Let \mathcal{P} be the set of irreducible polynomials over F_2[T]. Then \sum\limits_{P\in \mathcal{P}}\frac{1}{1-P}=0. The paper lists certain examples of \frac{1}{1-P} below. These are all expanded as geometric series. As one can see only P=T, T+1 contribute to the coefficient of T^{-1} in the sum \sum\limits_{P\in \mathcal{P}}\frac{1}{1-P}=0. Why don’t the other irreducible polynomials do the same? This is because these are the only two linear polynomials in F_2[T]. All other polynomials are of higher degree. Moreover, all other irreducible polynomials have the constant term 1; otherwise they would be reducible, as T would be a common factor.
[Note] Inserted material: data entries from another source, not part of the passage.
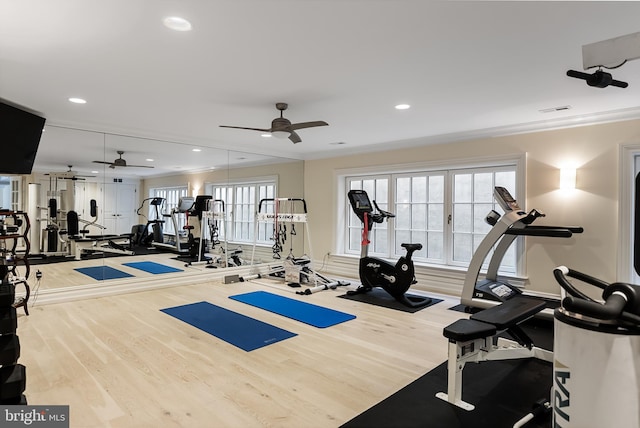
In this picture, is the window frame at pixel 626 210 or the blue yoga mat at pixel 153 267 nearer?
the window frame at pixel 626 210

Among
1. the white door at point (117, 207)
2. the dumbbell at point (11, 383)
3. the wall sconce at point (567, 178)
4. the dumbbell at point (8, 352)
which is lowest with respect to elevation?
the dumbbell at point (11, 383)

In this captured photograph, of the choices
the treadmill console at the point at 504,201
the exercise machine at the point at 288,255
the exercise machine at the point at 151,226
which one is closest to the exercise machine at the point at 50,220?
the exercise machine at the point at 151,226

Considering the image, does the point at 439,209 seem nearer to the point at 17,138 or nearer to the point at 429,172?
the point at 429,172

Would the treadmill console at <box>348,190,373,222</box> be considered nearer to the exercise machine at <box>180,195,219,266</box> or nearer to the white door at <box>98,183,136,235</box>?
the exercise machine at <box>180,195,219,266</box>

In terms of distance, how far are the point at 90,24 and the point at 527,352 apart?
3659mm

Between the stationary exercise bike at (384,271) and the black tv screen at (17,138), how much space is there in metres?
3.74

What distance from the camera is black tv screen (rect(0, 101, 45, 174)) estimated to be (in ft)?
10.9

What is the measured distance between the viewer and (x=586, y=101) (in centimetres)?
363

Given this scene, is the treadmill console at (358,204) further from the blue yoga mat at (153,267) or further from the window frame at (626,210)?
the blue yoga mat at (153,267)

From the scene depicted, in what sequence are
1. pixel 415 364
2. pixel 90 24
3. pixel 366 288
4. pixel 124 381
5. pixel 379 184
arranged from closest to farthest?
1. pixel 90 24
2. pixel 124 381
3. pixel 415 364
4. pixel 366 288
5. pixel 379 184

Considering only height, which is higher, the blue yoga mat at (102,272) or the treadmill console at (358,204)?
the treadmill console at (358,204)

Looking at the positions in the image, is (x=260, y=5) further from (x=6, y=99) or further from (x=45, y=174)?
(x=45, y=174)

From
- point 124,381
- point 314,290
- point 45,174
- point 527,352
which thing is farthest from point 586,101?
point 45,174

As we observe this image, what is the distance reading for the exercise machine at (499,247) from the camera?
3.82 meters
Hence \frac{1}{P-1} would be of the form \frac{1}{T^{a_1}+T^{a_2}+\dots+T^{a_n}}, where a_1>1. Now divide both the numerator and denominator by T^{a_1}. So we get an expression of the form \frac{1}{T^{a_1}}(\frac{1}{1+T^{a_2-a_1}+T^{a_3-a_1}+\dots+T^{a_n-a_1}}). As a_i-a_1<0 for all i\neq 1, this is a power series expansion in negative powers of T. Also, as a_1\geq 2, all such negative exponents will be less than -1. This proves that only the polynomials T and T+1 contribute to the coefficient of T^{-1} in \sum\limits_{P\in \mathcal{P}}\frac{1}{1-P}=0.

We now try and understand Theorem 1.1 in this paper. Let \mathcal{P_1} be the set of monic irreducible polynomials in F_{2^n}[T]. Then \sum\limits_{P\in \mathcal{P_1}}\frac{1}{P^k-1}\in F_{2^n}(T) for any k\equiv 0(\mod 2^n-1).

A corollary of this is that \sum\limits_{P\in \mathcal{P}}\frac{1}{P^k-1} is in F_{2^n}(T)

Proof of corollary: We have rewritten \sum\limits_{P\in \mathcal{P}}\frac{1}{P^k-1} as \sum\limits_{P\in \mathcal{P}_1}\sum\limits_{a\in \Bbb{F}_q^\times}\frac{1}{(aP)^k-1}, where q=2^n. Why can we do that? This is because for any a\in\Bbb{F}_q^\times, a^{q-1}=1. Hence, we’re essentially counting the same thing as before. Aren’t we counting each term |\Bbb{F}_q^\times| times? Also, every irreducible polynomial is of the form aP for some P\in\mathcal{P_1}. Now consider the identity \sum\limits_{a\in \Bbb{F}_q^\times}\frac{1}{(aX)^k-1}=\frac{1}{(X)^{lcm(k,q-1)}-1} in \Bbb{F}_q(U). Why is this true? This is because \frac{1}{(aX)^k-1} can be written as \sum\limits_{j=1}^\infty\frac{1}{(ax)^{kj}} (just multiply and divide \frac{1}{(aX)^k-1} by \frac{1}{({aX})^k}).

Now, as \sum\limits_{a\in\Bbb{F}_q}a^m=1 if m\equiv 0 \mod q-1, and \sum\limits_{a\in\Bbb{F}_q}a^m=0 otherwise. This is because if m\equiv 0 \mod q-1, then \sum a^m is essentially adding 1 to itself q-1 times. As the characteristic of the field is 2, and as q-1 is essentially 2^m-1, this sum is equal to the inverse of 1, which is exactly 1. When q\not\equiv 0\mod q-1, then \sum a^m=0. This can be verified independently.